Terry Kulesa, CEO, Red Rock Biofuels
We visited Friday by telephone with Red Rock Bio CEO Terry Kulesa, who gave us the highlights on some key milestones and pathways as his technology moves forward. Our notes:
Timing. We think 2016 Q2. Our biggest challenge is lead time on some of the big equipment, where we need 12-14 months out.
Finance. We’ll close most of the equity by the end of the year. We’re in due diligence now with 4 strong investors now. Basically, the debt side is bonds through Stern Brothers. So far we’ve been financing this ourselves to keep the dilution to a mimimum.
Technology and feedstock. Some of the technology and process is IR1 Group and proprietary, some through TRI. The feedstock is woody biomass. We have over 2 years of validation on the technology and the process.

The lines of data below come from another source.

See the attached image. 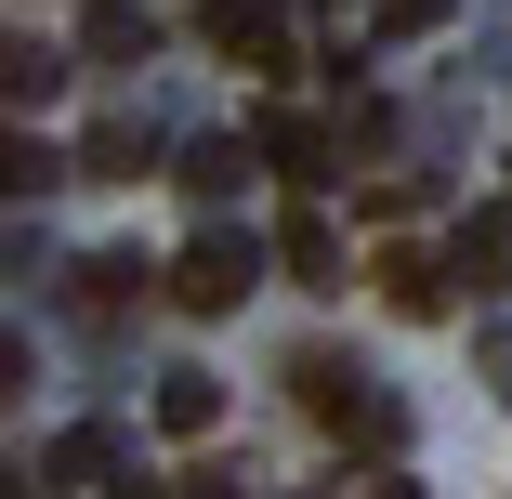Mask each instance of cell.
<instances>
[{
    "mask_svg": "<svg viewBox=\"0 0 512 499\" xmlns=\"http://www.w3.org/2000/svg\"><path fill=\"white\" fill-rule=\"evenodd\" d=\"M289 381H302V408H316L329 434H355V447H381V434H394V408L368 394V368H342V355H302Z\"/></svg>",
    "mask_w": 512,
    "mask_h": 499,
    "instance_id": "6da1fadb",
    "label": "cell"
},
{
    "mask_svg": "<svg viewBox=\"0 0 512 499\" xmlns=\"http://www.w3.org/2000/svg\"><path fill=\"white\" fill-rule=\"evenodd\" d=\"M250 276H263L250 237H197V250L171 263V303H184V316H237V289H250Z\"/></svg>",
    "mask_w": 512,
    "mask_h": 499,
    "instance_id": "7a4b0ae2",
    "label": "cell"
},
{
    "mask_svg": "<svg viewBox=\"0 0 512 499\" xmlns=\"http://www.w3.org/2000/svg\"><path fill=\"white\" fill-rule=\"evenodd\" d=\"M197 40H211L224 66H276V53H289V14H276V0H211Z\"/></svg>",
    "mask_w": 512,
    "mask_h": 499,
    "instance_id": "3957f363",
    "label": "cell"
},
{
    "mask_svg": "<svg viewBox=\"0 0 512 499\" xmlns=\"http://www.w3.org/2000/svg\"><path fill=\"white\" fill-rule=\"evenodd\" d=\"M79 53L92 66H145L158 53V14H145V0H92V14H79Z\"/></svg>",
    "mask_w": 512,
    "mask_h": 499,
    "instance_id": "277c9868",
    "label": "cell"
},
{
    "mask_svg": "<svg viewBox=\"0 0 512 499\" xmlns=\"http://www.w3.org/2000/svg\"><path fill=\"white\" fill-rule=\"evenodd\" d=\"M53 92H66V53L14 27V40H0V106H53Z\"/></svg>",
    "mask_w": 512,
    "mask_h": 499,
    "instance_id": "5b68a950",
    "label": "cell"
},
{
    "mask_svg": "<svg viewBox=\"0 0 512 499\" xmlns=\"http://www.w3.org/2000/svg\"><path fill=\"white\" fill-rule=\"evenodd\" d=\"M276 263H289L302 289H342V237H329V211H289V224H276Z\"/></svg>",
    "mask_w": 512,
    "mask_h": 499,
    "instance_id": "8992f818",
    "label": "cell"
},
{
    "mask_svg": "<svg viewBox=\"0 0 512 499\" xmlns=\"http://www.w3.org/2000/svg\"><path fill=\"white\" fill-rule=\"evenodd\" d=\"M250 158H276L289 184H316V158H329V132L302 119V106H263V132H250Z\"/></svg>",
    "mask_w": 512,
    "mask_h": 499,
    "instance_id": "52a82bcc",
    "label": "cell"
},
{
    "mask_svg": "<svg viewBox=\"0 0 512 499\" xmlns=\"http://www.w3.org/2000/svg\"><path fill=\"white\" fill-rule=\"evenodd\" d=\"M381 303L394 316H447V263L434 250H381Z\"/></svg>",
    "mask_w": 512,
    "mask_h": 499,
    "instance_id": "ba28073f",
    "label": "cell"
},
{
    "mask_svg": "<svg viewBox=\"0 0 512 499\" xmlns=\"http://www.w3.org/2000/svg\"><path fill=\"white\" fill-rule=\"evenodd\" d=\"M447 263H460V276H473V289H499V276H512V211H473V224H460V250H447Z\"/></svg>",
    "mask_w": 512,
    "mask_h": 499,
    "instance_id": "9c48e42d",
    "label": "cell"
},
{
    "mask_svg": "<svg viewBox=\"0 0 512 499\" xmlns=\"http://www.w3.org/2000/svg\"><path fill=\"white\" fill-rule=\"evenodd\" d=\"M158 421H171V434H211V421H224V381H211V368H171V381H158Z\"/></svg>",
    "mask_w": 512,
    "mask_h": 499,
    "instance_id": "30bf717a",
    "label": "cell"
},
{
    "mask_svg": "<svg viewBox=\"0 0 512 499\" xmlns=\"http://www.w3.org/2000/svg\"><path fill=\"white\" fill-rule=\"evenodd\" d=\"M132 289H145V263H132V250H92V263H79V303H92V316H119Z\"/></svg>",
    "mask_w": 512,
    "mask_h": 499,
    "instance_id": "8fae6325",
    "label": "cell"
},
{
    "mask_svg": "<svg viewBox=\"0 0 512 499\" xmlns=\"http://www.w3.org/2000/svg\"><path fill=\"white\" fill-rule=\"evenodd\" d=\"M145 158H158V145H145V132H132V119H106V132H92V145H79V171H106V184H132V171H145Z\"/></svg>",
    "mask_w": 512,
    "mask_h": 499,
    "instance_id": "7c38bea8",
    "label": "cell"
},
{
    "mask_svg": "<svg viewBox=\"0 0 512 499\" xmlns=\"http://www.w3.org/2000/svg\"><path fill=\"white\" fill-rule=\"evenodd\" d=\"M53 171H66V158H53V145H27V132H0V197H40V184H53Z\"/></svg>",
    "mask_w": 512,
    "mask_h": 499,
    "instance_id": "4fadbf2b",
    "label": "cell"
},
{
    "mask_svg": "<svg viewBox=\"0 0 512 499\" xmlns=\"http://www.w3.org/2000/svg\"><path fill=\"white\" fill-rule=\"evenodd\" d=\"M237 171H250V158H237V145H184V184H197V197H224V184H237Z\"/></svg>",
    "mask_w": 512,
    "mask_h": 499,
    "instance_id": "5bb4252c",
    "label": "cell"
},
{
    "mask_svg": "<svg viewBox=\"0 0 512 499\" xmlns=\"http://www.w3.org/2000/svg\"><path fill=\"white\" fill-rule=\"evenodd\" d=\"M434 14H447V0H381V40H421Z\"/></svg>",
    "mask_w": 512,
    "mask_h": 499,
    "instance_id": "9a60e30c",
    "label": "cell"
},
{
    "mask_svg": "<svg viewBox=\"0 0 512 499\" xmlns=\"http://www.w3.org/2000/svg\"><path fill=\"white\" fill-rule=\"evenodd\" d=\"M14 381H27V342H0V408H14Z\"/></svg>",
    "mask_w": 512,
    "mask_h": 499,
    "instance_id": "2e32d148",
    "label": "cell"
},
{
    "mask_svg": "<svg viewBox=\"0 0 512 499\" xmlns=\"http://www.w3.org/2000/svg\"><path fill=\"white\" fill-rule=\"evenodd\" d=\"M184 499H237V473H184Z\"/></svg>",
    "mask_w": 512,
    "mask_h": 499,
    "instance_id": "e0dca14e",
    "label": "cell"
},
{
    "mask_svg": "<svg viewBox=\"0 0 512 499\" xmlns=\"http://www.w3.org/2000/svg\"><path fill=\"white\" fill-rule=\"evenodd\" d=\"M0 499H40V486H27V460H0Z\"/></svg>",
    "mask_w": 512,
    "mask_h": 499,
    "instance_id": "ac0fdd59",
    "label": "cell"
},
{
    "mask_svg": "<svg viewBox=\"0 0 512 499\" xmlns=\"http://www.w3.org/2000/svg\"><path fill=\"white\" fill-rule=\"evenodd\" d=\"M368 499H421V486H407V473H381V486H368Z\"/></svg>",
    "mask_w": 512,
    "mask_h": 499,
    "instance_id": "d6986e66",
    "label": "cell"
},
{
    "mask_svg": "<svg viewBox=\"0 0 512 499\" xmlns=\"http://www.w3.org/2000/svg\"><path fill=\"white\" fill-rule=\"evenodd\" d=\"M302 499H342V486H302Z\"/></svg>",
    "mask_w": 512,
    "mask_h": 499,
    "instance_id": "ffe728a7",
    "label": "cell"
},
{
    "mask_svg": "<svg viewBox=\"0 0 512 499\" xmlns=\"http://www.w3.org/2000/svg\"><path fill=\"white\" fill-rule=\"evenodd\" d=\"M119 499H145V486H119Z\"/></svg>",
    "mask_w": 512,
    "mask_h": 499,
    "instance_id": "44dd1931",
    "label": "cell"
}]
</instances>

Location. Lakeview, Oregon, three hours north of Reno, Nevada. We’re working with Collins Company, which has sawmill operations in that area.
Jim Macias, CEO, Fulcrum BioEnergy
We also visited Friday by telephone with Fulcrum CEO Jim Macias, who also gave us an update on details for the Fulcrum BioEnergy project. Our notes:
Location. 5 minutes outside (east) of Reno-Sparks, Nevada.
Finance. $175 million, all done. With the Navy, the contract is signed. These are grants, in matching funds. It comes in the form of reimbursement as we follow through with milestones. The financing with with Bank of America / Merrill Lynch (BAML)
Expansion. We’ll schedule the next plants near to airline operations. We’re indifferent as to where that is as long as it is a metropolitan area with enough feedstock. Potential targets we have looked at include Houston, San Francisco, LAX, Newark/NY. It all comes down to have a feasible cost of transporting biomass.
We don’t want to announce anything yet, until all the spade work is done, until we have a site secured and are ready to file for permits. It could be the middle of next year that we are ready to talk about next locations.
The impact of the first commercial project. Once you get the first done, the financing is not where the complications will come. The Valley of Death is literally to the first commercial project. If you have feedstock secured, and an offtake contract based on market prices…and especially if you can get a fixed price contract with a full wrap from your EPC, if you get that it’s a traditinoal project like any infrastructure.
Pricing. We’re very happy with market prices. If they are $3.45, great. But if market prices work out to be $3.00, we can remain cost competitive.
Selling to other buyers. The Navy understands the value of a commercial market for these fuels — a minor spec change and we are producing mil-spec fuels. We have demonstrated this already for aviation fuel as well as distillate for the fleet.
The Public-Private partnership. It’s just invaluable. Whether it is private equity or strategic investors like Cathay Pacific and Waste Management, they like to see the government at the table with skin in the game
Message to airlines. If you help us, we’ll prioritize production of your product.
Next steps. Now that financing secured, we’ll finalize contracts with suppliers. You generally get much better terms when you can show them that you have financing in place.